原文:
本発明は、プロテアーゼを含有するパン・菓子及びその製造方法に関する。
パンや菓子の主原料は小麦粉であり、小麦粉の蛋白質の主成分はグルテニンとグリアジンである。これらは水と共に練ることで結合し、弾性をもったグルテンという蛋白質重合体を形成するため、生地に粘りが出る。従来からこの性質を上手く利用してパン・菓子は製造されている。
パン生地においては、発酵により生じる炭酸ガスを包蔵させたり、保形性を低下させないために、グルテンを形成させ強固なネットワークを形成することが必要である。このため、蛋白質含量の高い強力粉を使用するのが一般的である。しかし、生地中で一旦形成されたグルテンは、加熱調理後もパンの中に存在しており、その影響で、硬くねちゃついて口の中に残留感のある口溶けの悪い食感となってしまうという問題があった。
ケーキ等の菓子生地においては、大量の気泡を生地中に含ませて加熱調理するため、気泡を安定化させるために、生地に若干の粘性を付与する必要がある。このためグルテンの形成がある程度必要であるが、パンのように強固なネットワークを形成させる必要はない。このため、なるべく蛋白質含量の低い薄力粉が使用される。しかし、蛋白質含量が極めて低い薄力粉は希少であり、コスト面からも大量に使用することは難しく、ほとんどの場合において、蛋白質含量が7〜9重量%程度の薄力粉が使用される。近年の工業生産においては、簡便で連続生産が可能な方法であるオールインミックス法が主流であり、上記のような薄力粉を使用してこの方法を用いると、生地が捏ねられてグルテンが必要以上に形成されてしまうため、焼き上がりのケーキの食感が硬くねちゃつき、口の中に残留感のある口溶けが悪いものとなってしまうという問題があった。

やってみよう:
原文の一文「従来からこの性質を上手く利用してパン・菓子は製造されている。」を英語に訳してください。 原文だけを手がかりにすること。

保存データ:
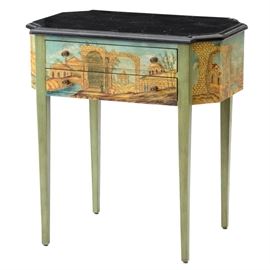 Maitland-Smith Black Marble Top Accent Table: A Maitland-Smith black marble top accent table. The green painted table base houses two drawers on slender tapered legs, having painted Venetian inspired images to the perimeter. Marked by Maitland-Smith to the inside drawer and base.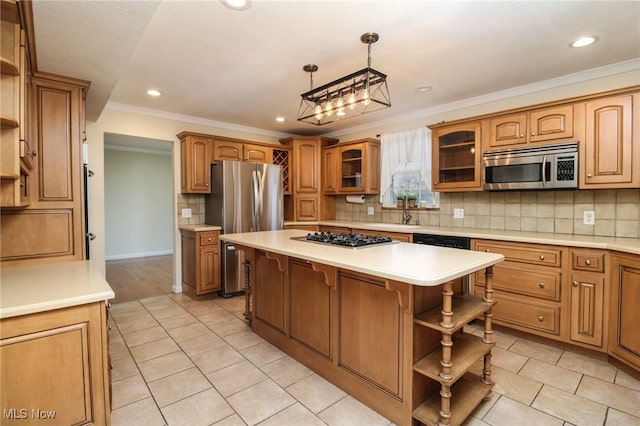 kitchen featuring ornamental molding, appliances with stainless steel finishes, tasteful backsplash, decorative light fixtures, and a kitchen island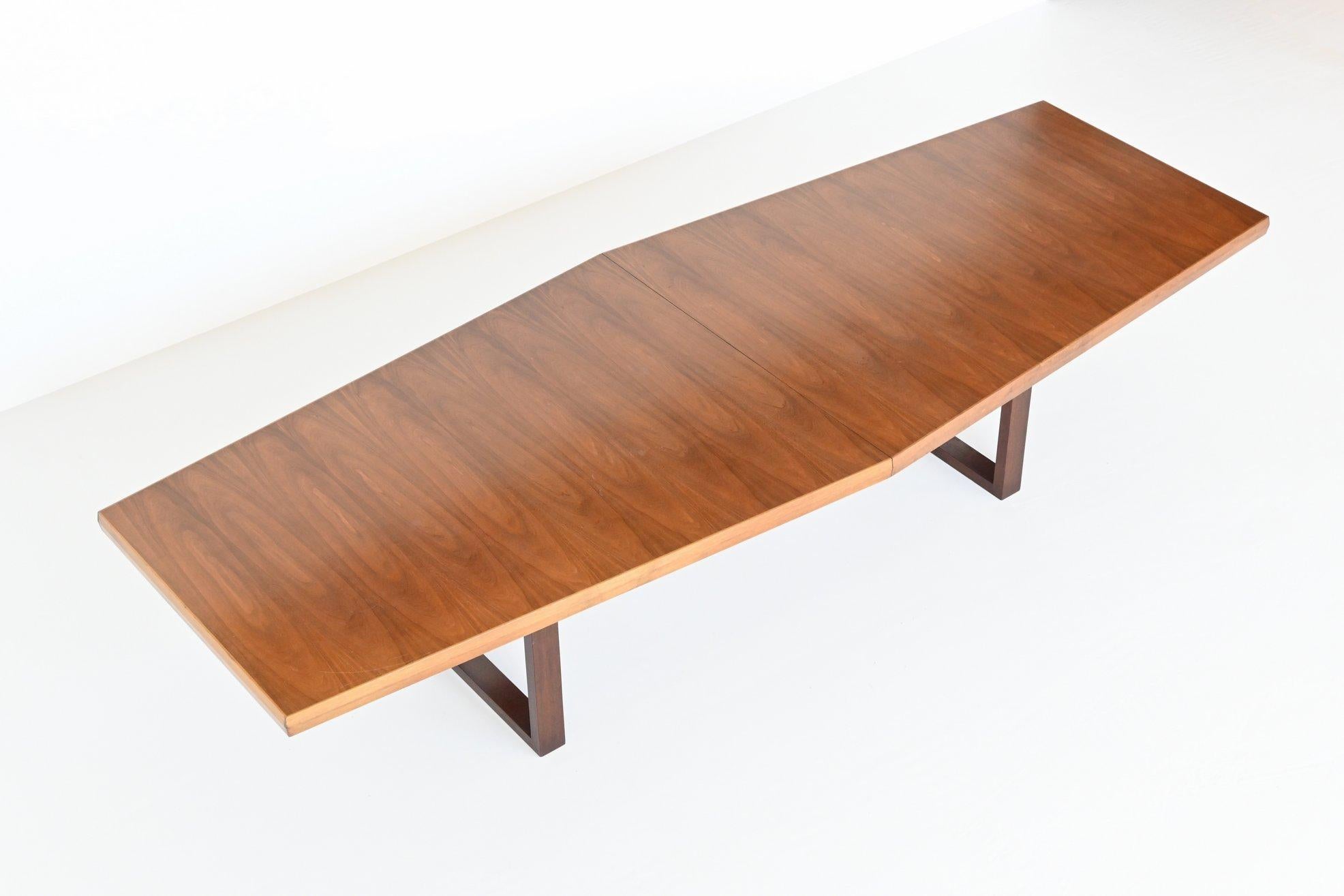 Beautiful trapezium shaped large conference or dining table, The Netherlands 1970. This very nice and unique table has a large tapered top made of veneered walnut wood. The top consists of two parts with a length of 320 cm and a width of 90 to 120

課題の解答:
Breads and confectionery have long been made by making good use of this property.